• **What the exercise asks**:
Write out again, exactly, the lines below starting at the one with "channels: SDO/AIA 131" and ending at the one with "C5.6 flare at (290, 237)".

• **The records**:
***

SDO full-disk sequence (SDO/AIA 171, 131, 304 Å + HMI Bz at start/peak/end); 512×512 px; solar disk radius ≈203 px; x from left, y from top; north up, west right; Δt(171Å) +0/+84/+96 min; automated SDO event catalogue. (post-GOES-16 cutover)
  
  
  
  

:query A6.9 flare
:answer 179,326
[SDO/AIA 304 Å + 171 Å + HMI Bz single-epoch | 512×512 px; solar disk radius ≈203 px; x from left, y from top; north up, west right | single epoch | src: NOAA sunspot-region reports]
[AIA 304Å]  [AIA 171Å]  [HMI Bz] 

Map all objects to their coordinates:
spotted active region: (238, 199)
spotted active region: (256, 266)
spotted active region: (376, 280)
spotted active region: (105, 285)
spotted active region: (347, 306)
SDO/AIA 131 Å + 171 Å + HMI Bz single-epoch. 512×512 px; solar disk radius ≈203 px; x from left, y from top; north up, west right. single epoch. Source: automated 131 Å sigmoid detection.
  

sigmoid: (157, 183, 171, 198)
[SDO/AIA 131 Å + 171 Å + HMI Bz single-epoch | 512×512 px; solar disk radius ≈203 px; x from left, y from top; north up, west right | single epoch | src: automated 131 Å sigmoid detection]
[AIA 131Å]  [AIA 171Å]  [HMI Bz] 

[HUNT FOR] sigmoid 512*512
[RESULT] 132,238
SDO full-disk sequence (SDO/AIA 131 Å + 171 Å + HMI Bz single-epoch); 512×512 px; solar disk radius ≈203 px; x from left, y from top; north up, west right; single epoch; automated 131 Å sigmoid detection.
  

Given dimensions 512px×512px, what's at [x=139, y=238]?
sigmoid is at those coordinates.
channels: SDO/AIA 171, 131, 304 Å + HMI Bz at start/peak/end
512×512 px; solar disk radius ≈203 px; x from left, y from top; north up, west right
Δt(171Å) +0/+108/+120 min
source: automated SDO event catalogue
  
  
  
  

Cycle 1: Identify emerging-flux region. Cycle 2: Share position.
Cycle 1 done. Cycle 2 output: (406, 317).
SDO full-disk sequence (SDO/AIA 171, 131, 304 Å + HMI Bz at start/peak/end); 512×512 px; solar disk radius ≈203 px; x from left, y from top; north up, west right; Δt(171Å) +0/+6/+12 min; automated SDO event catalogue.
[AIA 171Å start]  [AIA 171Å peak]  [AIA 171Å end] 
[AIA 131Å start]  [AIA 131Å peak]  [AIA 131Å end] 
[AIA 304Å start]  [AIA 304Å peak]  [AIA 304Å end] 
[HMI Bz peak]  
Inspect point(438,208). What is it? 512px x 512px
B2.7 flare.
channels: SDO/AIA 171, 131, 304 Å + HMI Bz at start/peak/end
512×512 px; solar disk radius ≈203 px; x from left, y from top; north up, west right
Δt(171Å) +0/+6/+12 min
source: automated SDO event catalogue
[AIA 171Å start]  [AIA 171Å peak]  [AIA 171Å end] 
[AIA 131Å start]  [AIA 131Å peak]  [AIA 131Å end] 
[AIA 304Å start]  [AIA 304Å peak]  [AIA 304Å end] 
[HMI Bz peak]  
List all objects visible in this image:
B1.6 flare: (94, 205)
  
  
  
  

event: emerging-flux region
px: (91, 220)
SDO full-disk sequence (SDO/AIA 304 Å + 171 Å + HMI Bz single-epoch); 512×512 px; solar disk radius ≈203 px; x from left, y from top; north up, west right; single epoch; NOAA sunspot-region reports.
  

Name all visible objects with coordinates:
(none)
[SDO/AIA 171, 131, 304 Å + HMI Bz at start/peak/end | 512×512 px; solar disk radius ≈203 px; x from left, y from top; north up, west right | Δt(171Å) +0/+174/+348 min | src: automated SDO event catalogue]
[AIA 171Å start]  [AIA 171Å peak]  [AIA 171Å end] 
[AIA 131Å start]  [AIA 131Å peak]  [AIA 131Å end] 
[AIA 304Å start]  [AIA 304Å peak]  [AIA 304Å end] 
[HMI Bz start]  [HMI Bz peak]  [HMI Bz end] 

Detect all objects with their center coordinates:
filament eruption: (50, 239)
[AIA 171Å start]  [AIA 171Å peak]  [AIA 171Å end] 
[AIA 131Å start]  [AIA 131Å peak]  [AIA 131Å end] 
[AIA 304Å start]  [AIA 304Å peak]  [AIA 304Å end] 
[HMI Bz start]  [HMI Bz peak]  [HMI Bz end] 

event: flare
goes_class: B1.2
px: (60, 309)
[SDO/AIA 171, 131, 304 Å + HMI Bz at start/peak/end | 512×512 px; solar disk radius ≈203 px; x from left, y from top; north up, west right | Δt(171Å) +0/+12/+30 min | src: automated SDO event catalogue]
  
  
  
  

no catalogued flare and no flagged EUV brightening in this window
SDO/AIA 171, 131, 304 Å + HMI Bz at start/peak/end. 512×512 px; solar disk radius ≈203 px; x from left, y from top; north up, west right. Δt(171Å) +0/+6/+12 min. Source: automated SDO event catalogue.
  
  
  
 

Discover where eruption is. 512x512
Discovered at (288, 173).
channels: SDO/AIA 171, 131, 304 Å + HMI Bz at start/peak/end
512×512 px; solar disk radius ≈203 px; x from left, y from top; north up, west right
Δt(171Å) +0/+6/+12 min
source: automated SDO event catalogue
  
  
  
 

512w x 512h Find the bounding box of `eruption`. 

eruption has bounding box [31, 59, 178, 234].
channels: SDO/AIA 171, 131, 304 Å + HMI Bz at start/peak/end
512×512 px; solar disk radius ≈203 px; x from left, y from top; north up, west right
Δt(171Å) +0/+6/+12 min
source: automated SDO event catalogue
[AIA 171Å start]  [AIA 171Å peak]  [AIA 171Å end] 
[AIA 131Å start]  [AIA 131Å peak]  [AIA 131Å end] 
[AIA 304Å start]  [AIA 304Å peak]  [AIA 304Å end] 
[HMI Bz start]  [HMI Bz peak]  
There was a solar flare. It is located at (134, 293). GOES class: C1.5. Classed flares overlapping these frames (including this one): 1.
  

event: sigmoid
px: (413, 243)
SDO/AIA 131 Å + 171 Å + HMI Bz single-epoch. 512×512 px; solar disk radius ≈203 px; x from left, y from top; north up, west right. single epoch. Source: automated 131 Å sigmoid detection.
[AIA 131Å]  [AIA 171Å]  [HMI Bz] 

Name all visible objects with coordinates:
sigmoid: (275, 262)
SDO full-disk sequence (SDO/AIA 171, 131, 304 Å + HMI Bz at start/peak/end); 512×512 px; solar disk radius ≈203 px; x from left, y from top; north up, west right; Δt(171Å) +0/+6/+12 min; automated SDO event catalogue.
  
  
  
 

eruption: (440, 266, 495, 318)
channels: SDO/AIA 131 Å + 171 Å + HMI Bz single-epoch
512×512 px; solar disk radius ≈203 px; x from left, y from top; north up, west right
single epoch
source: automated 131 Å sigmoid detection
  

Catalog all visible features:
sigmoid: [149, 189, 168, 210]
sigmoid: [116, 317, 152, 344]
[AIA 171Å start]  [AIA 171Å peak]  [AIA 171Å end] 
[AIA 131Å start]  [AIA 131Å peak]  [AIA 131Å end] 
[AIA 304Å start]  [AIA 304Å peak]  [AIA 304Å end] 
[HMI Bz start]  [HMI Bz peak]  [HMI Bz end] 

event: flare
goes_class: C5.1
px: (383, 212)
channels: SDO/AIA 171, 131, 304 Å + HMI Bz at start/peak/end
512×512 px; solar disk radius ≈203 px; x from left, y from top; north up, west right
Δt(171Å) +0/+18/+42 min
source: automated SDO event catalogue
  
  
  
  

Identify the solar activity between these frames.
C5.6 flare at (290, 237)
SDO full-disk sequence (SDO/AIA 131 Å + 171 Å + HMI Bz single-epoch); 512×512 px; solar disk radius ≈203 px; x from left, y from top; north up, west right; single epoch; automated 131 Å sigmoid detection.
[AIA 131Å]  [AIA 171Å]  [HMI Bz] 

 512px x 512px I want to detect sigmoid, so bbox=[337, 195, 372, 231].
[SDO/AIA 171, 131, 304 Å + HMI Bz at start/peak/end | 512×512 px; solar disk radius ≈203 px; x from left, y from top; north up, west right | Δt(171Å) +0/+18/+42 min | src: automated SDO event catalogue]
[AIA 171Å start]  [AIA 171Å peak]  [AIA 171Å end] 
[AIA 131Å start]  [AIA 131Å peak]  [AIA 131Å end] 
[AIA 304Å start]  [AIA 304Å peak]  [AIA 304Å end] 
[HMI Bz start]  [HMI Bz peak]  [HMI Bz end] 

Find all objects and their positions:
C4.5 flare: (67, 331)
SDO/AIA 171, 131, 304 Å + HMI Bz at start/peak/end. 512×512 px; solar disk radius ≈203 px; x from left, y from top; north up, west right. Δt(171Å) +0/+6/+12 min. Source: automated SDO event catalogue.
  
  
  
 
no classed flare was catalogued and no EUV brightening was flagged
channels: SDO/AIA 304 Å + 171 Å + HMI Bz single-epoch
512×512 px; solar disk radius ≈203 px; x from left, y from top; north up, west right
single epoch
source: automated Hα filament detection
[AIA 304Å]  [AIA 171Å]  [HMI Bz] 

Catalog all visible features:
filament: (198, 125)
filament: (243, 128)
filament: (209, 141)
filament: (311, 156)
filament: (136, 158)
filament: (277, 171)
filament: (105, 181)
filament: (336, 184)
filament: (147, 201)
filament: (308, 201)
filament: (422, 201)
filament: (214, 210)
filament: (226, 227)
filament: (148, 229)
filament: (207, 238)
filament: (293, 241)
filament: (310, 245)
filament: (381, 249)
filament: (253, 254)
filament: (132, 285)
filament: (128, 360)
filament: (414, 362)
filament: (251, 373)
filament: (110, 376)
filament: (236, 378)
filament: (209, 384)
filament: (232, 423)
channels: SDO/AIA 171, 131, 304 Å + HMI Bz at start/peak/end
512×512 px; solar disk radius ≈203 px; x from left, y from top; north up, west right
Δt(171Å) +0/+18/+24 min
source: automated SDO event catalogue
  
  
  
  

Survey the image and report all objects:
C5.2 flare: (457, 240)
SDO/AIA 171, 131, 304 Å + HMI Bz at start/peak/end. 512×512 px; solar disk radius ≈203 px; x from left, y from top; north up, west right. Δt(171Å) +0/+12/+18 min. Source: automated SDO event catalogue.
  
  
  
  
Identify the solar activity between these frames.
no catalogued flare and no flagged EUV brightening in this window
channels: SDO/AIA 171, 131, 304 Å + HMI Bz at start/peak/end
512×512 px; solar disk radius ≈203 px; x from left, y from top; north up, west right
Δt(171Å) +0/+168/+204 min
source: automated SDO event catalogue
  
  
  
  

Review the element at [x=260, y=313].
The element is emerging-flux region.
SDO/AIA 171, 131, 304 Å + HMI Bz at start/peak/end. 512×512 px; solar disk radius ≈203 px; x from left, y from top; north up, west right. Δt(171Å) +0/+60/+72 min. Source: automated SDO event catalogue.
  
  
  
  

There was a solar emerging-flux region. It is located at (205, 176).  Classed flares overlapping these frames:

***

• **Answer**:
channels: SDO/AIA 131 Å + 171 Å + HMI Bz single-epoch
512×512 px; solar disk radius ≈203 px; x from left, y from top; north up, west right
single epoch
source: automated 131 Å sigmoid detection
  

Catalog all visible features:
sigmoid: [149, 189, 168, 210]
sigmoid: [116, 317, 152, 344]
[AIA 171Å start]  [AIA 171Å peak]  [AIA 171Å end] 
[AIA 131Å start]  [AIA 131Å peak]  [AIA 131Å end] 
[AIA 304Å start]  [AIA 304Å peak]  [AIA 304Å end] 
[HMI Bz start]  [HMI Bz peak]  [HMI Bz end] 

event: flare
goes_class: C5.1
px: (383, 212)
channels: SDO/AIA 171, 131, 304 Å + HMI Bz at start/peak/end
512×512 px; solar disk radius ≈203 px; x from left, y from top; north up, west right
Δt(171Å) +0/+18/+42 min
source: automated SDO event catalogue
  
  
  
  

Identify the solar activity between these frames.
C5.6 flare at (290, 237)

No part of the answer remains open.